The challenge, however, for Underwood was to find a market for a higher price point, she says; that would allow her to pay the Dallas women a living wage, defined as $15 an hour by the company. Neiman Marcus CEO Karen Katz loved the concept and provided that market, by giving Underwood access to Neiman Marcus stores across the country.  As a result more than 100 women in Dallas have been employed by Akola.

Underwood recognizes that her approach may be a bit unconventional. But she has her reasons for it. “Yes, it was a difficult decision to give up any equity or ownership in the company from the start,” she admits. “But it was the right thing to do. Akola has always been about the women and it is still just about the women.”

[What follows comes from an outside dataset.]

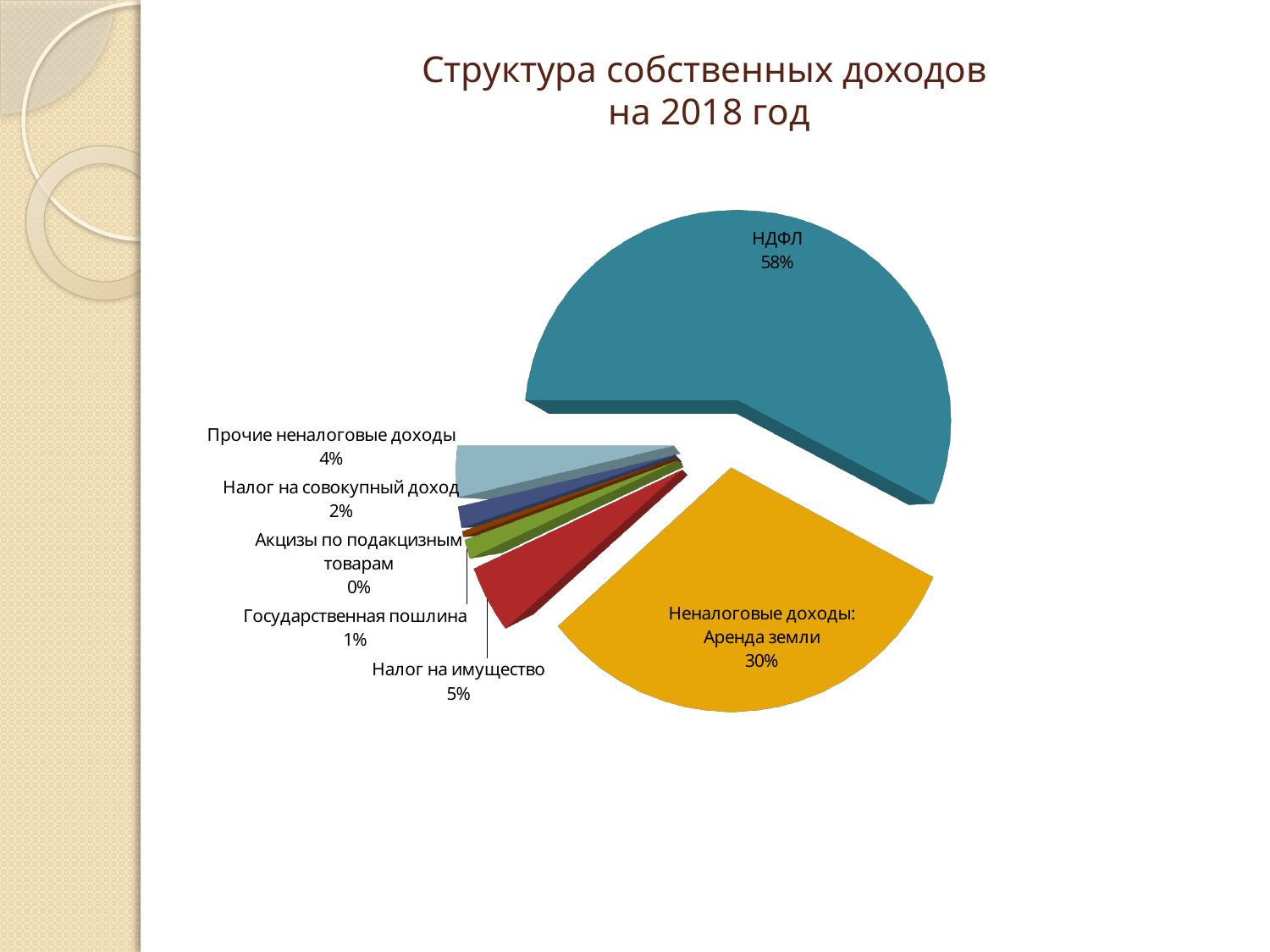
Which category has the largest slice of the pie? НДФЛ What share of the pie does Прочие неналоговые доходы have? 4% What share of the pie does Налог на совокупный доход have? 2% What kind of chart is shown on the slide? Pie chart Which category has the smallest slice of the pie? Акцизы по подакцизным товарам What share of the pie does Неналоговые доходы: Аренда земли have? 30% What share of the pie does Налог на имущество have? 5% What share of the pie does Государственная пошлина have? 1% Which is larger, Налог на имущество or Прочие неналоговые доходы? Налог на имущество How many slices does the pie chart have? 7 What share of the pie does НДФЛ have? 58% What is the difference in percentage points between НДФЛ and Неналоговые доходы: Аренда земли? 28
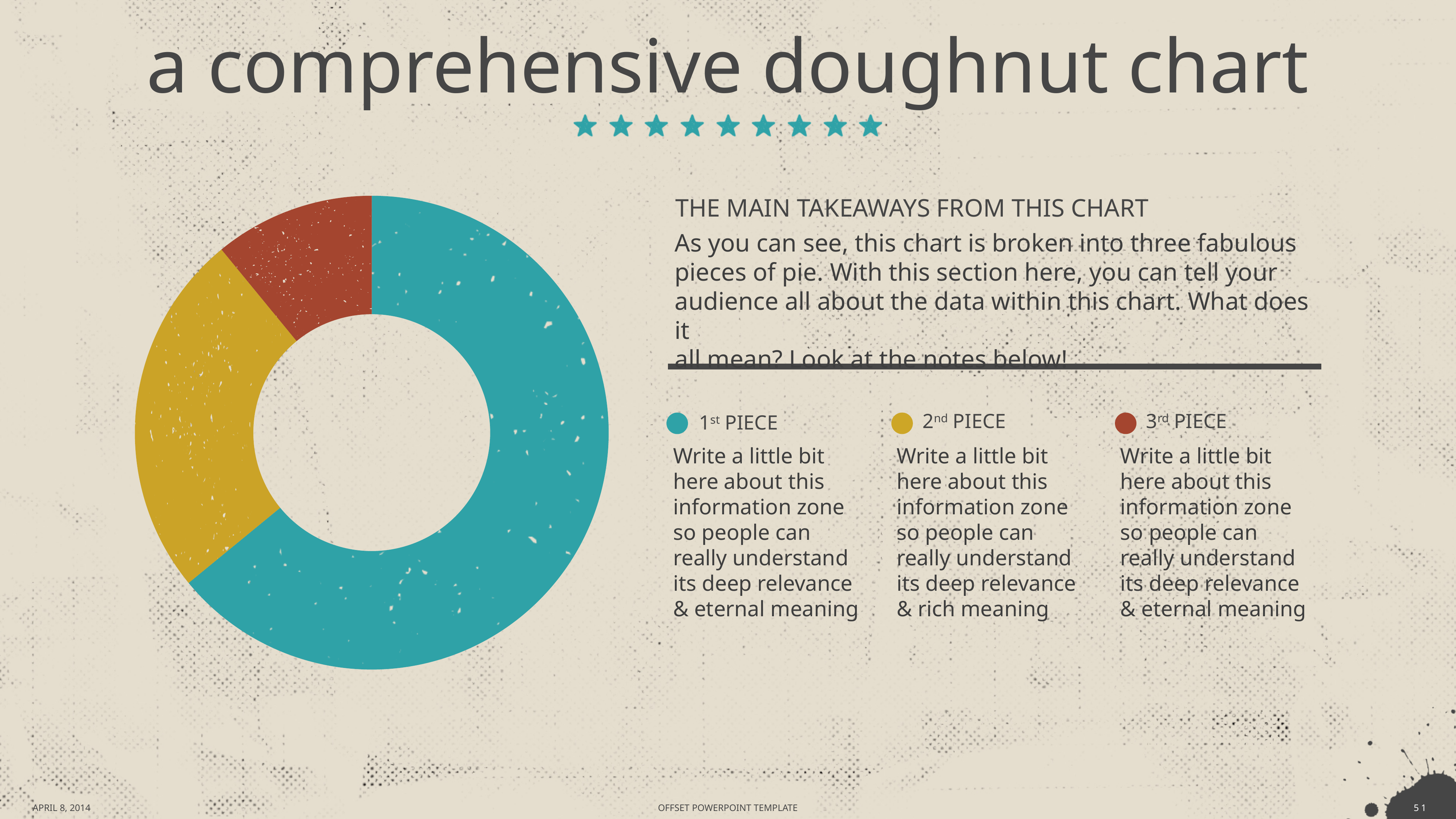
Does the 1st PIECE take up more or less than half of the doughnut chart? more Which piece of the doughnut chart is the smallest? 3rd PIECE Which piece of the doughnut chart is the largest? 1st PIECE How many pieces does the doughnut chart have? 3 Which is larger in the doughnut chart, the 2nd PIECE or the 3rd PIECE? 2nd PIECE Which is larger in the doughnut chart, the 1st PIECE or the 2nd PIECE? 1st PIECE What kind of chart is shown on the slide? doughnut chart What colour represents the 2nd PIECE in the doughnut chart? yellow What is the title of the slide containing the doughnut chart? a comprehensive doughnut chart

In Dallas, that became apparent. Akola started with just two women who worked in the distribution unit. After 20 years of incarceration, addiction, and prostitution, this was their first real job. Now they were spending their days learning the ins and outs of Akola, from answering phones to running the company’s Quickbooks software. With the success of these two women, able to adapt to a new workplace and Akola’s needs, Underwood quickly started to scale the program.

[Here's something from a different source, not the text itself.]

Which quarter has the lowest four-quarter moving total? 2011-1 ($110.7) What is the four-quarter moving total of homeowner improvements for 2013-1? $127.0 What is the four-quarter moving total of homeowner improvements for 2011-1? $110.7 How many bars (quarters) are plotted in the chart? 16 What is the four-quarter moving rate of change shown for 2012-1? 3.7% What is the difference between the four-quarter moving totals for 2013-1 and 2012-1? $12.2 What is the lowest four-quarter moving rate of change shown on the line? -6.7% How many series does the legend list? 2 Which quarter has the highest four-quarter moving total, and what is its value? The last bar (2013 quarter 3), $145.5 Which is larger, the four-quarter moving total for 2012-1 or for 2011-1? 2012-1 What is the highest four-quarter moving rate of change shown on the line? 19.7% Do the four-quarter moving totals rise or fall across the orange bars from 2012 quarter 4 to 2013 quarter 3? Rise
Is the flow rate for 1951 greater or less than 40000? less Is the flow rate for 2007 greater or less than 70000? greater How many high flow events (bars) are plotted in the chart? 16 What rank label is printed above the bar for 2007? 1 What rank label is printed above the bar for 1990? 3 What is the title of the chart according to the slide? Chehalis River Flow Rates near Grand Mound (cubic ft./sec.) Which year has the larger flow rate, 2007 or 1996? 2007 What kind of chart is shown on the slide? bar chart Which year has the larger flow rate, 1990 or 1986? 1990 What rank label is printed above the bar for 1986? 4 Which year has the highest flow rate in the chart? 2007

Collectively, between Uganda and Dallas, Akola now serves 500 women and has 30 full-time employees.

“This is a new model and we are the first generation that has seriously thought about a hybrid model,” she says. “As a hybrid, Akola runs a profitable business through a nonprofit framework to create a sustainable pathway out of poverty for marginalized women. Our hybrid structure combines social mission with a viable economic model set’s us apart from earlier models of social development.”

However, could this be possible if she were dependent on high-growth investors focused primarily on the bottom line and a clear path to an exit? “No, this really would not have been possible without the dawn of the social finance movement and impacting investing, which has allowed us to find creative resources to create a model for growth as a nonprofit,” she says.

In fact, Underwood takes it one step further to argue that it’s this unique model that’s helped them get high-profile clients like Neiman Marcus and land a spot on HSN. She refers to it as the 100% impact model because 100 percent of revenues from sales of products are returned to the Akola women and development initiatives such as vocational training centers, clean water wells, educational programming, and healthcare. 

So could the path to a “successful” venture defy a for-profit model altogether? It certainly depends on the entrepreneur’s definition of success.